Hafızasını kaybeden milletler kökü kesilmiş ağaçlara benzerler; gövdesi ayakta gibi görünür ama ilk rüzgârda devrilir. Tarih, hatırlayanların destanı değil; en çok unutanların çöküş kaydıdır. Roma’dan Bizans’a, Osmanlı’dan nice imparatorluğa kadar… Hepsi önce hafızalarında yıkıldı, sonra topraklarında. Benim tanımımla, tarih dediğimiz şey hafızasını yitiren milletlerin sessiz cenaze alayından ibarettir. Çünkü her unutuluş önce kimlikte bir boşluk açar; sonra o boşluk, devleti ve toplumu yutar. İşte bu yüzden 26 Ağustos yalnızca bir tarih değil, bir varlık sözleşmesidir: unutmamak, yıkılmamak için atılmış imzadır. Ve o imza, en gür sesiyle Büyük Taarruz sabahı Kocatepe’de duyuldu. O sabah yükselen top sesleri yalnızca Yunan ordusuna değil, tarihin kendisine yönelmişti: “Biz buradayız, gitmeyeceğiz.” Bu haykırış, göçebelikten yerleşikliğe, boylardan millete, enkazdan cumhuriyete geçişin ilanıydı. Uluslar böyle kurucu anlarla kimlik kazanır. Fransızların Bastille günü, Amerikalıların 4 Temmuz’u, Rusların Ekim Devrimi nasıl hafızanın mihenk taşlarıysa, bizim için de 26–30 Ağustos odur. Farkımız şudur: Fransız Bastille’i tiyatrosuyla, romanıyla, müzesiyle yaşatır. Amerikalı 4 Temmuz’u yalnızca piknik değil, kimlik tazelemesi olarak kutlar. Yahudiler, iki bin yıl önceki sürgünlerini hâlâ ritüellerle canlı tutar. Çin, hanedan geçmişini bugünkü iktidarına meşruiyet aracı yapar. Biz ise çoğu zaman 26 Ağustos’u birkaç resmî söyleme, paylaşıma, tatil rehavetine indirgiyoruz. Takvim hatırlatır; yaşatan hafızadır. Takvim günü tüketir, hafıza ise millet kurar. Sahi, bizler hafızayı yaşatmak yerine, günü mü tüketiyoruz?

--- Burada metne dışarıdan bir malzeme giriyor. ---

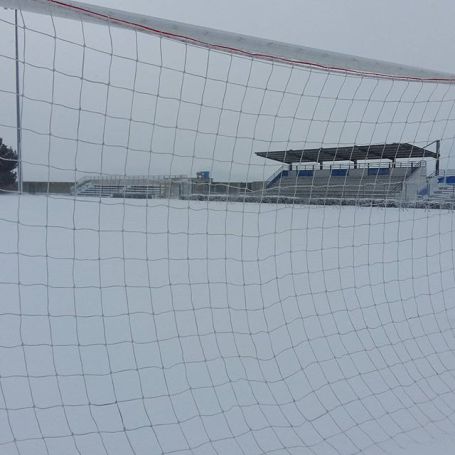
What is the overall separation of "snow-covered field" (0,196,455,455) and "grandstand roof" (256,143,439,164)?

Çocuklarımızı “tarih” adı altında yıl ve rakam ezberine mahkûm ediyoruz. Onlara Malazgirt’in 1071’de, Büyük Taarruz’un 1922’de olduğunu belletiyoruz; o günlerin neden varlık-yokluk meselesi olduğunu hissettirmiyoruz. Çanakkale’yi sınav sorusuna çeviriyoruz ama Gelibolu’nun taşına, toprağına, rüzgârına götürmüyoruz. Böyle olunca tarih, gençlerin zihninde kalıcı bir hafıza değil, geçici bir bilgi kırıntısı olarak yer ediyor. Tarihi hayatın içine taşımadığımız için, gençleri eleştirmek yerine kendimizle yüzleşmeliyiz. Yaşatmadığımız şeyi vermediğimiz duygu ve tanıklığı, değerlerimizi gençlerin sahiplenmesini beklemek, kendi ihmallerimizi, sorumsuzluğumuzu, bilinçsizliğimizi onların sırtına yüklemek değil midir?
Unutulan hafıza, geride bırakılan mazi değil; çalınmış bir gelecek demektir.